There is a strong economic case for public ownership of a European-style single national health insurer, a topic on which many, including myself, have written, but that is not Medibank Private’s function. It is simply one of 35 competing health insurers.

It is the largest health insurer by a small margin, but that doesn’t mean it dominates or even leads the market. There was a time when governments engaged in what some call “benchmark competition” with a publicly-owned business operating alongside privately-owned businesses. The Commonwealth Bank and Trans Australia Airlines were prime examples. Indeed, the idea that a government insurer could bring some discipline to the other funds was one of the two main reasons the Fraser government established Medibank Private in 1976. But that form of intervention has given way to national competition policy, and in any case, the government has the strong regulatory mechanism of capping health insurance premium increases.

The other reason behind the establishment of Medibank Private was a political one, in that the Fraser government realised that Medibank, in its original inception as a single public insurer was a popular scheme, and it believed that at least some of the voting public would be appeased by retaining the name “Medibank” and keeping it as a publicly-owned entity, even though its role had changed entirely.

The political problem is opposition to privatisation.
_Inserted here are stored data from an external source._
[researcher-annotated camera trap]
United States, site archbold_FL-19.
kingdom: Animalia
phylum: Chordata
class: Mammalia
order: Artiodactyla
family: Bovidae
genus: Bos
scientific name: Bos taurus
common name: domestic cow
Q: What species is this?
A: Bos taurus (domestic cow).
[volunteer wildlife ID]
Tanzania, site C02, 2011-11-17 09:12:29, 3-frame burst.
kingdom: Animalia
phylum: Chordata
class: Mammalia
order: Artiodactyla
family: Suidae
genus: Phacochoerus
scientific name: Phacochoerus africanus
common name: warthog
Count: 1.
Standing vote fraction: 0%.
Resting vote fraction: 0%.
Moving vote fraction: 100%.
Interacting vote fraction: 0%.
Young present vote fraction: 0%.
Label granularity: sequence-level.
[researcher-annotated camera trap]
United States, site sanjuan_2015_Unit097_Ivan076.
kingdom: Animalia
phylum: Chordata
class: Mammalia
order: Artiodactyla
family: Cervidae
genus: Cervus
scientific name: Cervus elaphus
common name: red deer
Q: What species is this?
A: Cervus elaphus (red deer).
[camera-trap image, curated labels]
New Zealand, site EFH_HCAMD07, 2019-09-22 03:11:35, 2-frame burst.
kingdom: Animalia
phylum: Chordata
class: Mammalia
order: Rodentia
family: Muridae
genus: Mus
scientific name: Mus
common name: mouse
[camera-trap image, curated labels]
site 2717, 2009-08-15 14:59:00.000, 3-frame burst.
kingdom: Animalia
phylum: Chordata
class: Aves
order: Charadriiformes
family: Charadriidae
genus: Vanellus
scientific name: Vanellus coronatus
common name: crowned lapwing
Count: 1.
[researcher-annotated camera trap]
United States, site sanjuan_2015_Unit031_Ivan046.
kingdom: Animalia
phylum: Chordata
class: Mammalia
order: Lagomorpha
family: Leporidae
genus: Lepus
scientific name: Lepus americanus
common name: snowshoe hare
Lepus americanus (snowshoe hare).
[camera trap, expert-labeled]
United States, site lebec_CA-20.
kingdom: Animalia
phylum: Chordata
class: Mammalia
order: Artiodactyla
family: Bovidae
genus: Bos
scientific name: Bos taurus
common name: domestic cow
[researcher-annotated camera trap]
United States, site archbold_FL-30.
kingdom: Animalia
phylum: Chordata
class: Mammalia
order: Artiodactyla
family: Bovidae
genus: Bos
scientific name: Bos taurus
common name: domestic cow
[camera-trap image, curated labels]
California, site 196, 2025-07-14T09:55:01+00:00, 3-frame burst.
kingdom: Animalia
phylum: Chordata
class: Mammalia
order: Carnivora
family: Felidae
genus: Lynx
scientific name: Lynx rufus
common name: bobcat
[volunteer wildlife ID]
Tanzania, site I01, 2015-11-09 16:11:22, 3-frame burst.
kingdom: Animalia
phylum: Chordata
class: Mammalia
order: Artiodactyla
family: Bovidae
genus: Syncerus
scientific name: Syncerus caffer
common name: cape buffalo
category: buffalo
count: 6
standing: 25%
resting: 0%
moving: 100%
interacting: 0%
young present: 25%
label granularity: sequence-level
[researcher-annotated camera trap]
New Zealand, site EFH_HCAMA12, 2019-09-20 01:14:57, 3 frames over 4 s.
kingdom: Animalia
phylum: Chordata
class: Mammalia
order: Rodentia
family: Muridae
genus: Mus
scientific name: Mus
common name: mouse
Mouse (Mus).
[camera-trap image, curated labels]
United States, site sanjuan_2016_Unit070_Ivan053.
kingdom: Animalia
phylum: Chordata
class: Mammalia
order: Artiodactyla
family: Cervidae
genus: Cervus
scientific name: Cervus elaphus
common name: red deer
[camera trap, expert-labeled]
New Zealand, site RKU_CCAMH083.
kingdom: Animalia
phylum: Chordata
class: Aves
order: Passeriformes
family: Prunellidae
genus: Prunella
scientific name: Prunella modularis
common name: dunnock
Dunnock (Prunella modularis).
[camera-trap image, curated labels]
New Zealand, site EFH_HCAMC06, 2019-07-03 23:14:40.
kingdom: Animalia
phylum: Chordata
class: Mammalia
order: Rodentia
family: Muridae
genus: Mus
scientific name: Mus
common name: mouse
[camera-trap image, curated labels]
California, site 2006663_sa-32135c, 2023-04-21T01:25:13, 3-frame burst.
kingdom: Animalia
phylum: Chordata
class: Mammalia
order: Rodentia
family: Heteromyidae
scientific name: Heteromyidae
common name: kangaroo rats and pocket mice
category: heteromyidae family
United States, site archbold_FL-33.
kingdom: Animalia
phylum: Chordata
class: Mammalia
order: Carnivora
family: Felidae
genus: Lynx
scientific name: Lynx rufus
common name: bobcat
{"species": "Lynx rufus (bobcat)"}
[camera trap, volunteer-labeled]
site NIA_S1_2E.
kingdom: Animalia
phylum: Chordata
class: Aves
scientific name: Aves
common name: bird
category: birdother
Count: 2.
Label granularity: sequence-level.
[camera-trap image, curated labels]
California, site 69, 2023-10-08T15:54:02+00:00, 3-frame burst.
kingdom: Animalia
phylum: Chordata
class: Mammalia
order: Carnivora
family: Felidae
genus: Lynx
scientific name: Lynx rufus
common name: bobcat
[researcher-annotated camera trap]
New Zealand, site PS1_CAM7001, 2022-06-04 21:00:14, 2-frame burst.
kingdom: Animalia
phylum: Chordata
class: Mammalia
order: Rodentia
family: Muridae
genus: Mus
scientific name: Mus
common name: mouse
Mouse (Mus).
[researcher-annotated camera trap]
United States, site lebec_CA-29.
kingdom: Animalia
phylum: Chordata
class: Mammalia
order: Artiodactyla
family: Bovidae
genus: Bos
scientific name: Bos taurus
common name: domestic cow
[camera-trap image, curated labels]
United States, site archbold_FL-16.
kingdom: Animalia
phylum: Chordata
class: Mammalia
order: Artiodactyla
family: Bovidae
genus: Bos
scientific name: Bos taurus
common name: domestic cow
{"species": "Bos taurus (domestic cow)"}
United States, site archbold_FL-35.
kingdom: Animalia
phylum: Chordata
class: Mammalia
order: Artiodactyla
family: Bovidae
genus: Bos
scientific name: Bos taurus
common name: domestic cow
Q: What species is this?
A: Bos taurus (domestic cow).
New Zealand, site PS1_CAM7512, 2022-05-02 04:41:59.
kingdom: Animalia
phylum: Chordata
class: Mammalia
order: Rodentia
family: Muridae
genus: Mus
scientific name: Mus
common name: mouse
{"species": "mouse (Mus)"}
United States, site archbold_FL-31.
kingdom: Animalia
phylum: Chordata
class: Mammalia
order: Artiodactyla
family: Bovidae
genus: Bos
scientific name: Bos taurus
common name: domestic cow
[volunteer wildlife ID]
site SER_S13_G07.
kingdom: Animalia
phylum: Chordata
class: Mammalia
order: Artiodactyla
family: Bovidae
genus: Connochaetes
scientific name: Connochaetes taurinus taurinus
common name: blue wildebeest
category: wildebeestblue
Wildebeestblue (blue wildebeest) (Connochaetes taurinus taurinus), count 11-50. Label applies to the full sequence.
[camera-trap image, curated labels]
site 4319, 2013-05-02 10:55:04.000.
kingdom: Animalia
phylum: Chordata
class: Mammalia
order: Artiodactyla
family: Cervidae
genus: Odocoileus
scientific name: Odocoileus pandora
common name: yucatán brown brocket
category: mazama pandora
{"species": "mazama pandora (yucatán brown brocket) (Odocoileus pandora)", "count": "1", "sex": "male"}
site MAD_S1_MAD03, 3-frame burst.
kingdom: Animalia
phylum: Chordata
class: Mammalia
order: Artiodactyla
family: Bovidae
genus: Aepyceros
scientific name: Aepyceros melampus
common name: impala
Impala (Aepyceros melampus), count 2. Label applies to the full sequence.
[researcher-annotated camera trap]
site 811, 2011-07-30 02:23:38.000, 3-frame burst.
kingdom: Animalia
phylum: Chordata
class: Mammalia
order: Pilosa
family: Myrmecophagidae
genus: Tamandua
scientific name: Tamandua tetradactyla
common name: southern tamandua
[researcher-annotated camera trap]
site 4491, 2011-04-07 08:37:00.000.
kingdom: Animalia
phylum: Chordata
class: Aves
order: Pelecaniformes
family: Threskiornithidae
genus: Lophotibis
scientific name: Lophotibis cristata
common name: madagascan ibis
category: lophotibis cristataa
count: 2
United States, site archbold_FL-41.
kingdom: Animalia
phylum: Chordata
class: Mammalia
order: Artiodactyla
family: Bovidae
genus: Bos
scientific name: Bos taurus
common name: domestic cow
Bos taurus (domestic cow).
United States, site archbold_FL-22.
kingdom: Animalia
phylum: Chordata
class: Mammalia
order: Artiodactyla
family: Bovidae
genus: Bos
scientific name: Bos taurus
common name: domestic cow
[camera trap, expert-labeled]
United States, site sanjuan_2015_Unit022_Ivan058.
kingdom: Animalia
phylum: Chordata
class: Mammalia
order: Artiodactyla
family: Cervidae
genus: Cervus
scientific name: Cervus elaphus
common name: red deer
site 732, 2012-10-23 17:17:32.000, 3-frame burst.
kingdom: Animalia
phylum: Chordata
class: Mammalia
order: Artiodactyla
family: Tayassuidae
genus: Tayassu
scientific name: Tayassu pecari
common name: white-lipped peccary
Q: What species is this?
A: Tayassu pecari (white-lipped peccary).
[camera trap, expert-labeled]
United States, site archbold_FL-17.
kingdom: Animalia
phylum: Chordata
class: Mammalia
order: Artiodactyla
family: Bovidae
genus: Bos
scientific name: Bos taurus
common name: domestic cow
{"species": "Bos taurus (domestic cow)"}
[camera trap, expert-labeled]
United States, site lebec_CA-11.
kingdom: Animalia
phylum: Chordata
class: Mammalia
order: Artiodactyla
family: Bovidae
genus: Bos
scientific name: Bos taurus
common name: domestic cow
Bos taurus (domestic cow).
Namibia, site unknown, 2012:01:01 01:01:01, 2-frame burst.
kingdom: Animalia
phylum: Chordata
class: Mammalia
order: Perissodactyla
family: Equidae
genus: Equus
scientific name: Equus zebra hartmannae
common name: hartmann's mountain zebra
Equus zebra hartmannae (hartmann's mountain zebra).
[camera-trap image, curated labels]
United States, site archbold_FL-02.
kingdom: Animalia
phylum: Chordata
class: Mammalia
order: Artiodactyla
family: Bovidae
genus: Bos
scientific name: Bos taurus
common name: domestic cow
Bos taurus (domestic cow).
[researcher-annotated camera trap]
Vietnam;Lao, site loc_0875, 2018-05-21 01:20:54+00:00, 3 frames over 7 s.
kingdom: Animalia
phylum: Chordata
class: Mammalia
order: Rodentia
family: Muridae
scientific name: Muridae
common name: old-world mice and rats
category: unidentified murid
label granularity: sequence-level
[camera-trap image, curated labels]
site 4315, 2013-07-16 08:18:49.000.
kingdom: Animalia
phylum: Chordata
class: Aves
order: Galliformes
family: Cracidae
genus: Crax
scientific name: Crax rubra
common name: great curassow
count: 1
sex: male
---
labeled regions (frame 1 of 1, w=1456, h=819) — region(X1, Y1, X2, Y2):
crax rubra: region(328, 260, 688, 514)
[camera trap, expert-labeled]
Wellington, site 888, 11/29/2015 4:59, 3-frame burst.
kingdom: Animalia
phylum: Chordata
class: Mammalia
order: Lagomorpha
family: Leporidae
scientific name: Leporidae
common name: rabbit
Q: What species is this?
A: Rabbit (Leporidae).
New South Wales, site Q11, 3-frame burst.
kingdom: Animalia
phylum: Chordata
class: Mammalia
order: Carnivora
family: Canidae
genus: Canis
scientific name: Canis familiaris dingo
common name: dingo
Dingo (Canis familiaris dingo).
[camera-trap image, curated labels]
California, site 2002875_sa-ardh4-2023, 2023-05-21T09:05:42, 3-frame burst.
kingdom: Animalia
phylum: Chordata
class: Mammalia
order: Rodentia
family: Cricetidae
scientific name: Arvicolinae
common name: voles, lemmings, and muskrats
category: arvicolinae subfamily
There is strong community opposition to privatisation. That opposition was one of the factors leading to the defeat of the Keneally Government in New South Wales and the Bligh government in Queensland. Public opinion polling shows strong resistance to privatisation – even a majority of Coalition voters are opposed.

Political parties have undoubtedly done their polling, and it’s reasonably certain that they find opposition to privatisation extends to Medibank Private. It’s probable that public attitudes to privatisation are more a visceral response, rather than a rational consideration of economic reasons why some activities should be in the public sector and why some should be in the private sector.

That public/private division should be based on established economic criteria to do with what economists call “public goods”, where the market cannot provide efficiently, and “natural monopolies”, where there is room in the market for only one supplier. These considerations provide strong cases for ongoing public ownership of roads, power and water providers, public transport and many other utilities. There are similarly strong arguments for the government to be an initial monopoly investor in networks such as the National Broadband Network and high-speed rail, although these may pass to private ownership once established.

But those arguments, while familiar to economists, are not in our public discourse. Rather, the case for privatisation has been based on simplistic ideas about reducing public debt and on bringing the supposed efficiency of the private sector to improve the performance of overstaffed or undercapitalised government business enterprises – without any explanation why governments cannot reform their own enterprises.

The public have been patronised by these weak arguments, and they don’t need a course in economics to know that there is something distortionary with having a toll road in the middle of an otherwise “free” network, or that there is a conflict between the incentives for water utilities to make a profit while we are all urged to save water. And they know that there is something wrong in selling assets, particularly those assets they own collectively through their governments, to finance current outlays.

What this means, in simple terms, is that “bad” privatisations have driven out the opportunities for “good” privatisations, such as Medibank Private. It’s the price we pay for a dumbed-down public discourse.